Wes and Don Berggren during happier times

Wes Berggren and his older brother Andy didn't grow up with many rules and restrictions placed on them. Wes and Andy didn't really need that kind of discipline, and their parents didn't believe in it anyway. Don and Joan Berggren let their sons run around naked for the first few years of their lives, because Wes and Andy didn't feel like wearing clothes, and their parents didn't feel like making them. They let Wes and Andy do what they wanted to do, as long as they were always close enough to ask for help if they needed it. Don and Joan sent their sons to Montessori school until they were in sixth grade. It was an academic environment that reflected the way they had raised Wes and Andy to figure things out on their own. They didn't pressure their boys, supporting whatever decisions they made.

Don and Joan's method of parenting seemed to work. Wes and Andy were both the kind of kids that made other parents envious of Don and Joan's fortune. Andy was the valedictorian of his class and a football star in Malakoff, the East Texas town where the family ended up after Don's career as a musician wound down.

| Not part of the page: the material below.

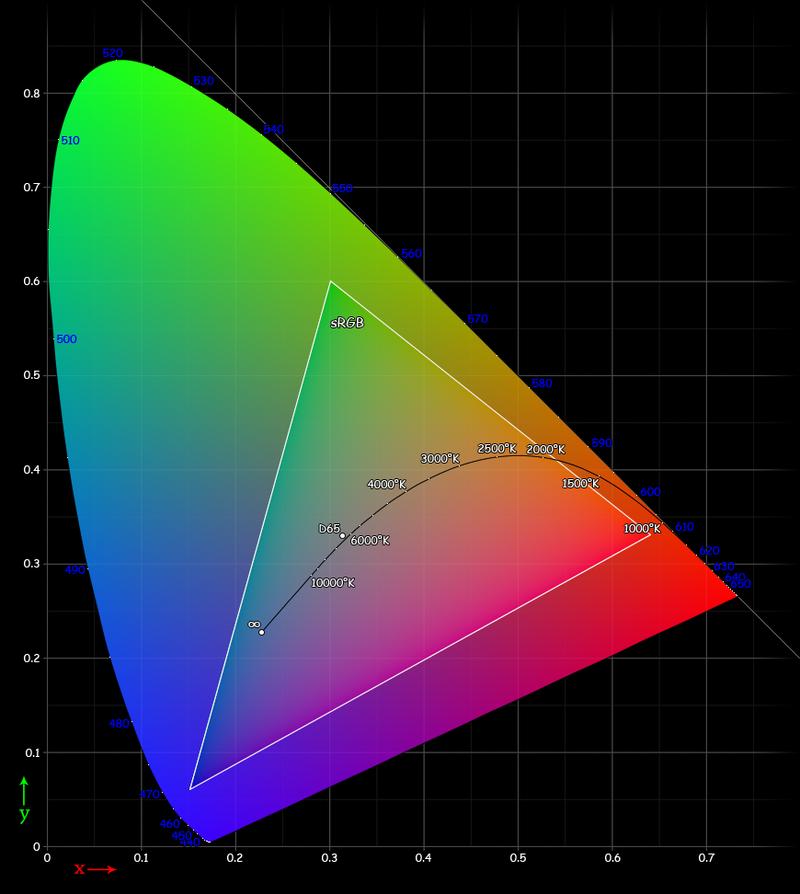 Munsell colour wheel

Wes was a valedictorian at Malakoff High School too, but his only appearances on the football field came when he led the marching band during its half-time routines as a drum major.

They both won college scholarships, though that's where the similarities end. Andy stayed in school and went on to become a doctor, while Wes dropped out and devoted his time to playing guitar in Tripping Daisy. And at every step of the way, Don and Joan were there, never telling their sons what to do, just helping them do it. Yet looking back, there is one thing Don Berggren wishes he had told Wes to do. Or not do, actually.

"I don't remember whether I ever said, 'Wes, you can't do drugs,'" Don Berggren says. He stares at the carpet in his apartment just off Munger Avenue. "If I didn't, God help me."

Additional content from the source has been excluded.